▶ _Exercise directions_:
Copy out in full every line of the listing below that contains the word "branch".

▶ _Recorded data_:

==================================================

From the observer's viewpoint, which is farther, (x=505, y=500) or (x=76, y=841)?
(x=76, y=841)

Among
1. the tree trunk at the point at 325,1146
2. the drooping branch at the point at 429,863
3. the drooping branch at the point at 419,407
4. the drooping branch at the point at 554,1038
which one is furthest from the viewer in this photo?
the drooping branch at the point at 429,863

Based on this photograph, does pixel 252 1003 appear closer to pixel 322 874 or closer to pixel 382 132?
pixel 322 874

==================================================

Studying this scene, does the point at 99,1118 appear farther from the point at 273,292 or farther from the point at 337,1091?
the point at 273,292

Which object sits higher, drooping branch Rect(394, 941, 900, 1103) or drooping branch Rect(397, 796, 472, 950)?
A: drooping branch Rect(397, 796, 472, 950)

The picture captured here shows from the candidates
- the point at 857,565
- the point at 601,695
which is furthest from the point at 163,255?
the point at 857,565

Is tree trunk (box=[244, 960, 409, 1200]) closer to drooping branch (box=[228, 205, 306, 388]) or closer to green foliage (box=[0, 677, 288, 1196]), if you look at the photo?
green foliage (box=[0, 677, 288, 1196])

==================================================

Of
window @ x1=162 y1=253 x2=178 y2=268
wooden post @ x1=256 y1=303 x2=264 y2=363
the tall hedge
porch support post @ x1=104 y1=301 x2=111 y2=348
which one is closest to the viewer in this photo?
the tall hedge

==================================================

▶ _Output for this task_:
2. the drooping branch at the point at 429,863
3. the drooping branch at the point at 419,407
4. the drooping branch at the point at 554,1038
the drooping branch at the point at 429,863
Which object sits higher, drooping branch Rect(394, 941, 900, 1103) or drooping branch Rect(397, 796, 472, 950)?
A: drooping branch Rect(397, 796, 472, 950)
Is tree trunk (box=[244, 960, 409, 1200]) closer to drooping branch (box=[228, 205, 306, 388]) or closer to green foliage (box=[0, 677, 288, 1196]), if you look at the photo?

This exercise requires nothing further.